Ultimately, it took Adebara’s team over two years to curate the data set they used to create AfroLID. After this experience, she is trying to encourage policy changes that will ensure data is available in African languages.
“In Nigeria, where I come from, education is in English, so that already cuts out the level of literacy in these other languages,” she says. “This filters down to the availability of data. And so there are a lot of policy issues that need to be changed.”
With AfroLID complete and able to collect data and detect which language it is in, Adebara and her research group have moved on to other AI projects.

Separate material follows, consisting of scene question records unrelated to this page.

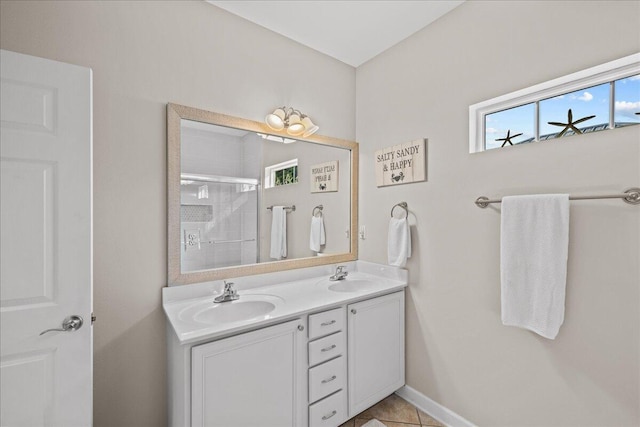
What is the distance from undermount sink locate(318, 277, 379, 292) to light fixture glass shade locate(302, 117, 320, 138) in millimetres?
1128

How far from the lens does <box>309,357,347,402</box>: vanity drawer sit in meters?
1.58

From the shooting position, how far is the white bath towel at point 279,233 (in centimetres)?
205


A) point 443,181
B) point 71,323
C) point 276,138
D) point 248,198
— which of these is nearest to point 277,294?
point 248,198

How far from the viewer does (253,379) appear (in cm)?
137

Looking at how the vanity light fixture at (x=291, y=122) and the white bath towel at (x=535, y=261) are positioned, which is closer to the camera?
the white bath towel at (x=535, y=261)

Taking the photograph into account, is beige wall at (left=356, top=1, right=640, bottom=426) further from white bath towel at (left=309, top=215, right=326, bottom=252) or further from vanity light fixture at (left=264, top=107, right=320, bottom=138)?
vanity light fixture at (left=264, top=107, right=320, bottom=138)

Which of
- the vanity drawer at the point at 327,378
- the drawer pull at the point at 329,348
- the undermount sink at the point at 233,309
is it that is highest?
the undermount sink at the point at 233,309

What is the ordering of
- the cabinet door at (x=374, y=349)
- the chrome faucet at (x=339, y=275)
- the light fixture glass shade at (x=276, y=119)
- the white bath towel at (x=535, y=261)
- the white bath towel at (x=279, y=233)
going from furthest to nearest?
the chrome faucet at (x=339, y=275)
the white bath towel at (x=279, y=233)
the light fixture glass shade at (x=276, y=119)
the cabinet door at (x=374, y=349)
the white bath towel at (x=535, y=261)

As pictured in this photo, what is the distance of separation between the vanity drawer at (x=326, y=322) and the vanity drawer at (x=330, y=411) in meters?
0.39

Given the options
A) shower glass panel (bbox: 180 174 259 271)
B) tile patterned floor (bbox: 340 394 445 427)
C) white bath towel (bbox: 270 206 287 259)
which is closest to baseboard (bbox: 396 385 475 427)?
tile patterned floor (bbox: 340 394 445 427)

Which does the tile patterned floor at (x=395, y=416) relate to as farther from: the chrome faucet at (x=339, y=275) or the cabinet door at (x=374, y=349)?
the chrome faucet at (x=339, y=275)

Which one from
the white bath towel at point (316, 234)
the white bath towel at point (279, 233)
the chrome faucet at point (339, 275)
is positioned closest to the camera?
the white bath towel at point (279, 233)

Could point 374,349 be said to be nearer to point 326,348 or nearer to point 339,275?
point 326,348

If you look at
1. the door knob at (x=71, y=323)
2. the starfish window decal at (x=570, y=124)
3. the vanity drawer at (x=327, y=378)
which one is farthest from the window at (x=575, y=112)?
the door knob at (x=71, y=323)
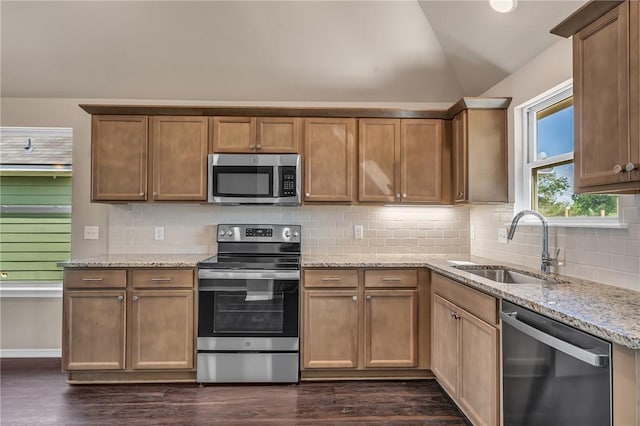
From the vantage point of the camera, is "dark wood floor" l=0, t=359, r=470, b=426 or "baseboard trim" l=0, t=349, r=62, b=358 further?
"baseboard trim" l=0, t=349, r=62, b=358

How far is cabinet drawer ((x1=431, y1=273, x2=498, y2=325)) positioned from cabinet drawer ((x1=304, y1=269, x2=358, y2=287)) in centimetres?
61

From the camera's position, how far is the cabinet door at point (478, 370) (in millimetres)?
1880

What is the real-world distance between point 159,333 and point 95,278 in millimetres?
624

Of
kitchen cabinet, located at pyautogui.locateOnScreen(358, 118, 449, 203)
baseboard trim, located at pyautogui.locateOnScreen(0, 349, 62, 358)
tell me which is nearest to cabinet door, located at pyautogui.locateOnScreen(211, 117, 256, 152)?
kitchen cabinet, located at pyautogui.locateOnScreen(358, 118, 449, 203)

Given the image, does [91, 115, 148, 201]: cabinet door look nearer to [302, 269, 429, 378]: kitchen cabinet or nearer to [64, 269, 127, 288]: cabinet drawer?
[64, 269, 127, 288]: cabinet drawer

This summer, they launched Serengeti, a language understanding model that learns general information about a language and can be used to complete tasks like identifying key names and nouns in a document. A tool like this means that speakers of these 517 African languages could use a search engine in their own language.
Adebara says that there can be a lot of pressure to learn a widely spoken language in order to have access to more resources, but that can hinder the use of the languages a person already knows. “People might begin to feel that their languages are not important, and that some other major languages are more important than theirs. And that has a psychological effect.”

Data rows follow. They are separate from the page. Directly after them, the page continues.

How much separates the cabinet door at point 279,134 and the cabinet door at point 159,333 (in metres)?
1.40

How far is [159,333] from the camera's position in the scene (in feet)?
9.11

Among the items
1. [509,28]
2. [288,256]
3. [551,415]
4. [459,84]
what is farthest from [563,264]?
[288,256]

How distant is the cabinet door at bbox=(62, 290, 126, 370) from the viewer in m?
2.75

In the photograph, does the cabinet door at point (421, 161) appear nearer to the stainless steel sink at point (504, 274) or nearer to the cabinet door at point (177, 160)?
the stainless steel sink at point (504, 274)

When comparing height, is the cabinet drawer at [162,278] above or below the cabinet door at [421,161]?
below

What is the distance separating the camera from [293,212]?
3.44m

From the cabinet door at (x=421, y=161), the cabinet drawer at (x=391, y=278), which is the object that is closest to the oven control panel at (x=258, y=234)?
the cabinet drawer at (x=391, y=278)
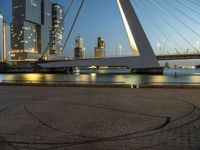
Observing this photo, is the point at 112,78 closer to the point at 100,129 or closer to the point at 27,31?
the point at 100,129

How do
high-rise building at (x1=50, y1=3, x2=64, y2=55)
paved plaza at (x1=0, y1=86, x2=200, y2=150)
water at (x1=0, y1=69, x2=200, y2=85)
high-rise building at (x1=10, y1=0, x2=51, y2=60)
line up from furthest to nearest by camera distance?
high-rise building at (x1=50, y1=3, x2=64, y2=55) → high-rise building at (x1=10, y1=0, x2=51, y2=60) → water at (x1=0, y1=69, x2=200, y2=85) → paved plaza at (x1=0, y1=86, x2=200, y2=150)

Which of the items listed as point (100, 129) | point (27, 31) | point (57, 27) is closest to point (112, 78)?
point (100, 129)

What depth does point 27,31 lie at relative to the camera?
15538 centimetres

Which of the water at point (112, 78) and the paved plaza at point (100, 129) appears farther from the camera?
the water at point (112, 78)

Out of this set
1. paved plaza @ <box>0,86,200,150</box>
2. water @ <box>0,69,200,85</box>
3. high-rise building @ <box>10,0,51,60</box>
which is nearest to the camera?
paved plaza @ <box>0,86,200,150</box>

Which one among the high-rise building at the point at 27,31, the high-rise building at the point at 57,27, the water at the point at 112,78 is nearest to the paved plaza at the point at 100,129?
the water at the point at 112,78

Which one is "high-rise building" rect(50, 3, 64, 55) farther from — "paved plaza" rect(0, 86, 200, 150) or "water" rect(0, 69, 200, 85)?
"paved plaza" rect(0, 86, 200, 150)

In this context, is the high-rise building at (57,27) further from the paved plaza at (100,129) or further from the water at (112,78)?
the paved plaza at (100,129)

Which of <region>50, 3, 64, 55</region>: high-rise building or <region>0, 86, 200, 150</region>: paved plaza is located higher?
<region>50, 3, 64, 55</region>: high-rise building

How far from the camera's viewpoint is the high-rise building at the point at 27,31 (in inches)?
6024

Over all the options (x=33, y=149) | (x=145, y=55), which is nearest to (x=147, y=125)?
(x=33, y=149)

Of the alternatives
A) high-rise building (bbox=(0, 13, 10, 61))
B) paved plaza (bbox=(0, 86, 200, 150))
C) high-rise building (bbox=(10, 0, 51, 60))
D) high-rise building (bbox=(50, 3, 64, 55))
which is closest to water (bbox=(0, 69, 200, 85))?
paved plaza (bbox=(0, 86, 200, 150))

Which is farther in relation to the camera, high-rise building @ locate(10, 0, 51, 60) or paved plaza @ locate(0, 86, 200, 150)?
high-rise building @ locate(10, 0, 51, 60)

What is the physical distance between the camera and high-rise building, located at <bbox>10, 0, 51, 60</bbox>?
15300 cm
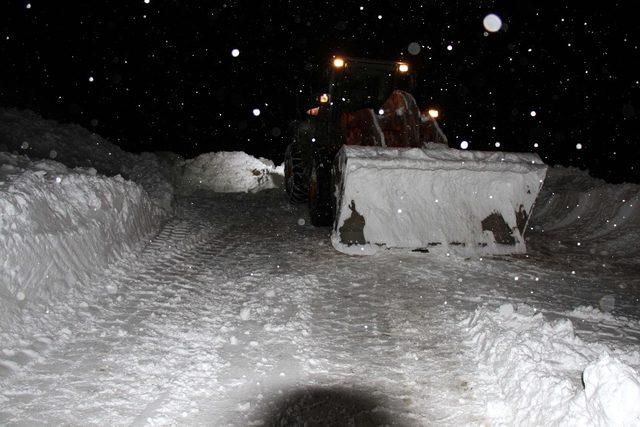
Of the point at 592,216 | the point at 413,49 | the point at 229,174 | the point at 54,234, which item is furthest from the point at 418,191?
the point at 229,174

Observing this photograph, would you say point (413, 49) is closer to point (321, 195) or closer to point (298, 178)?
point (298, 178)

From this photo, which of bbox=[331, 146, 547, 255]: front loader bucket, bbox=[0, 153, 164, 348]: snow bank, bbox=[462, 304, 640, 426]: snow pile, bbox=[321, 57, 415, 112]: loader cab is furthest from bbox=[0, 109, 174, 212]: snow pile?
bbox=[462, 304, 640, 426]: snow pile

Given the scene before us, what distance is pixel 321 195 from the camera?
878cm

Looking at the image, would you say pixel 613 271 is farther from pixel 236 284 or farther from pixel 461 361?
pixel 236 284

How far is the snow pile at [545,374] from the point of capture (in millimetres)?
2611

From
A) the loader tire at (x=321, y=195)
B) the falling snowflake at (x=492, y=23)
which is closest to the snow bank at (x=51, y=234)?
the loader tire at (x=321, y=195)

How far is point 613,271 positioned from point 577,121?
16001 millimetres

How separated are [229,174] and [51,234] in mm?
12079

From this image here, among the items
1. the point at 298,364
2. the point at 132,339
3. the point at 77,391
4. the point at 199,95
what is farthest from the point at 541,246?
the point at 199,95

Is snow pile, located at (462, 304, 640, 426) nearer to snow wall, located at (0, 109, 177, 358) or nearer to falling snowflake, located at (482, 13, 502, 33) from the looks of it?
snow wall, located at (0, 109, 177, 358)

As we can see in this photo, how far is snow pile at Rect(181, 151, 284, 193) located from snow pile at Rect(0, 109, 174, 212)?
5.26ft

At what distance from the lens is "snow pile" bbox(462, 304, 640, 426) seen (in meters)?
2.61

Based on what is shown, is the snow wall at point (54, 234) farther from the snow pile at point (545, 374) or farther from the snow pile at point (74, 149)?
the snow pile at point (545, 374)

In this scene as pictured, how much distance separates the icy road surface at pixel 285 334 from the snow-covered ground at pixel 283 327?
0.06 ft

If more data can be collected and identified using AfroLID, and more AI models can be generated using that data, Adebara hopes machine translation between English and these African languages will be possible, opening the door for more people to access resources like textbooks.
Ultimately, Adebara says, this work is important in diversifying the AI space.
“When people don’t have access [to technology] in the languages that they speak, we actually lock them out from global conversations,” she says. “We don’t hear their perspectives on the issues that we’re dealing with. And they don’t hear our perspectives either… If we have access to more people’s opinions and perspectives about global issues, perhaps we’ll be able to solve some of these issues a lot faster than we are right now.”
From tools being created to help revitalize Indigenous languages spoken in Canada to AI models that bring access to people who speak the world’s 7,000+ languages, technology is changing the way we work with language. Still, Kuhn says, it is speakers and learners who are at the heart of it all.
“[The educators] are the directors, the playwrights,” he says. “We’re like stagehands. We help with the lighting. Maybe we can make the scene a little bit better… But we’re not the centre of the story. The centre of the story is the educators who are trying to bring their ancestral languages back.”